> _Work task_
Restate all of the following data exactly, keeping any images out of the copy.

> _Given material_
--*--

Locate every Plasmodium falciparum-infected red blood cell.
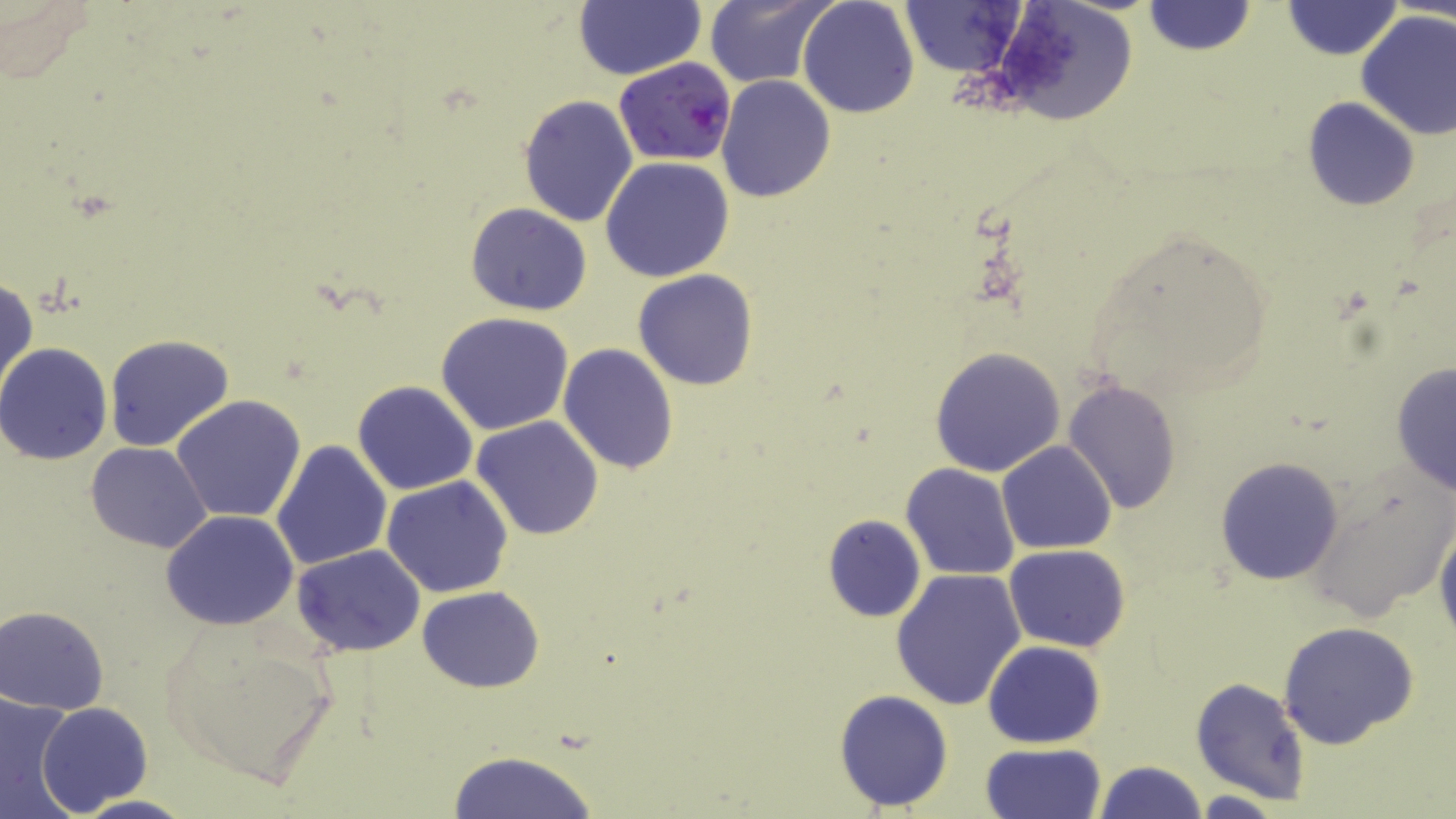
Approximate bounding boxes as (x1, y1, x2, y2) in pixels.
Plasmodium falciparum-infected red blood cells: (615, 57, 738, 166).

--*--

> _Answer to the problem_
Locate every Plasmodium falciparum-infected red blood cell.
Approximate bounding boxes as (x1, y1, x2, y2) in pixels.
Plasmodium falciparum-infected red blood cells: (615, 57, 738, 166).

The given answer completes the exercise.